61 In this respect, the Court notes, first, that it follows from the Schengen Borders Code that an internal border at which border control has been reintroduced by a Member State under Article 25 of the code is not tantamount to an external border for the purpose of that code.

62 Under Article 2 of the Schengen Borders Code, the concepts of ‘internal borders’ and ‘external borders’ are mutually exclusive. As it is, Article 32 of the code merely provides that, where border control at internal borders is reintroduced by a Member State, only the relevant provisions of the code relating to external borders are to apply mutatis mutandis. However, Article 32 of the code does not provide, as the Advocate General has noted, in essence, in point 52 of his Opinion, that in such a case Article 2(2)(a) of Directive 2008/115 is to be applied. The very wording of the Schengen Borders Code therefore precludes, for the purposes of that directive, an internal border at which border control has been reintroduced under Article 25 of the code from being equated with an external border.

63 It is also true, as the referring court points out, that Article 5(3) of the Schengen Borders Code requires Member States to introduce effective, proportionate and dissuasive penalties for the unauthorised crossing of an external border other than at border crossing points or at times other than the fixed opening hours.

64 However, and regardless of whether that provision is a relevant provision, within the meaning of Article 32 of the Schengen Borders Code, and thus applies mutatis mutandis where border control is reintroduced by a Member State at its internal borders, the Court notes, in any event, that this provision is not in any way intended to derogate from the common standards and procedures established by Directive 2008/115, as expressly confirmed in Article 13(1) of the code, which provides that measures are to be taken against persons who have crossed an external border illegally and that, if that person has no right to stay on the territory of the Member State concerned, he or she is to be apprehended and made subject to the procedures respecting Directive 2008/115 (see, to that effect, judgment of 7 June 2016, Affum, C‑47/15, EU:C:2016:408, paragraph 90).

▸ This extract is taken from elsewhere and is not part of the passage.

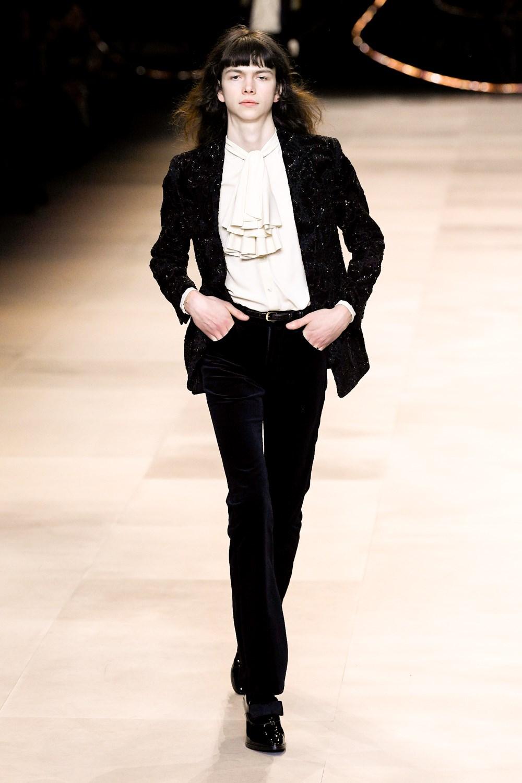 Celine recupera la década de los 70 con prendas elegantes y unisex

65 Article 13(1) of the Schengen Borders Code thus explains the relationship between border surveillance and the implementation of the return procedures provided for in Directive 2008/115 (judgment of 26 July 2017, Jafari, C‑646/16, EU:C:2017:586, paragraph 69). Accordingly, the measures adopted by Member States, in particular in compliance with Article 5(3) of the Schengen Borders Code, in order to ensure effective border surveillance, cannot lead to a modification of the obligations imposed on Member States by that directive.

66 Lastly, it is important to recall that Directive 2008/115 does not prevent Member States from being able to impose a sentence of imprisonment to punish the commission of offences other than those stemming from the mere fact of illegal entry, including in situations where the return procedure established by the directive has not yet been completed (judgment of 7 June 2016, Affum, C‑47/15, EU:C:2016:408, paragraph 65). Therefore, the directive does not preclude either the apprehension or detention in custody of an illegally staying third-country national where such measures are adopted on the ground that that person is suspected of having committed an offence other than merely having entered into national territory illegally, in particular an offence that is likely to pose a threat to public policy or internal security in the Member State concerned.

67 It follows from the foregoing that the answer to the first and second questions is that Article 2(2)(a) of Directive 2008/115, read in conjunction with Article 32 of the Schengen Borders Code, must be interpreted as not applying to the situation of an illegally staying third-country national who was apprehended in the immediate vicinity of an internal border of a Member State, even where that Member State has reintroduced border control at that border, pursuant to Article 25 of the code, on account of a serious threat to public policy or internal security in that Member State.

> The third question

68 In view of the answer to the first and second questions, there is no need to answer the third question.

 Costs

69 Since these proceedings are, for the parties to the main proceedings, a step in the action pending before the national court, the decision on costs is a matter for that court. Costs incurred in submitting observations to the Court, other than the costs of those parties, are not recoverable.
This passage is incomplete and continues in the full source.